STATED EXERCISE 1: In the commentary on the Declaration, which organization noted that several of the declaration's principles echo those of Project 2025?
STATED EXERCISE 2: From the commentary on the Declaration, reproduce word for word the stretch from "The Declaration appears" through "read in context.".

EXTRACT PROVIDED:

-------

The Declaration is firmly rooted in Heritage’s Project 2025, which probably tells us all we need to know. Both documents are products of Christian nationalism. Both explicitly frame education as a process of eliciting a student’s “God-given potential,” and inculcating (their version of) virtue, moral formation, and the “Judeo-Christian tradition.” The Declaration says its educational mission is “helping children achieve their full, God-given potential,” by educating them in “truth and goodness,” civic virtue, character formation, and a love of country– echoing the Christian-nationalist belief that America is a “Christian nation,” and that public life should reflect that Christian “heritage.”

The Declaration appears to be part of Project 2025’s effort to institutionalize its worldview through a takeover of public education.  That certainly is the view of the Freedom from Religion Foundation, which has noted that several of the declaration’s principles echo those of Project 2025–for example, proposals to expand school vouchers, promote religious instruction with public funds, and curtail diversity and civil rights efforts.

The declaration includes several statements that appear benign on their face but reveal a deeper ideological agenda when read in context.

On “objective truth” and morality, the document states: “Students should learn that there is objective truth and that it is knowable. Science courses must be grounded in reality, not ideological fads. Students should learn that good and evil exist, and that human beings have the capacity and duty to choose good.”

Language like this has been routinely used by Christian nationalist groups to cast evidence-based teaching about gender, sexuality and modern science as “ideological fads,” while elevating religious beliefs about morality as neutral “truth.”

-------

INFORMATION PROVIDED:
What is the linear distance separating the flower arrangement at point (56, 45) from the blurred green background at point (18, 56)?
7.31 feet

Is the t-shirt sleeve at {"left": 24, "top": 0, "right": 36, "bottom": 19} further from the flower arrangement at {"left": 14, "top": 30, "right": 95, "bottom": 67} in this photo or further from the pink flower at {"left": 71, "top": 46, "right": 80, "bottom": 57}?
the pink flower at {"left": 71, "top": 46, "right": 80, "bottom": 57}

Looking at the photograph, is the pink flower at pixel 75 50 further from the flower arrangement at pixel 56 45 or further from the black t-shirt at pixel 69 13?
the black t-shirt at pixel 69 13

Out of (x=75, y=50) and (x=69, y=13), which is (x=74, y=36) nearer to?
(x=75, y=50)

-------

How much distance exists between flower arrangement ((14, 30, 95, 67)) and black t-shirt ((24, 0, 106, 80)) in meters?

-------

WRITTEN ANSWER 1: The Freedom from Religion Foundation.

WRITTEN ANSWER 2:
The Declaration appears to be part of Project 2025’s effort to institutionalize its worldview through a takeover of public education.  That certainly is the view of the Freedom from Religion Foundation, which has noted that several of the declaration’s principles echo those of Project 2025–for example, proposals to expand school vouchers, promote religious instruction with public funds, and curtail diversity and civil rights efforts.

The declaration includes several statements that appear benign on their face but reveal a deeper ideological agenda when read in context.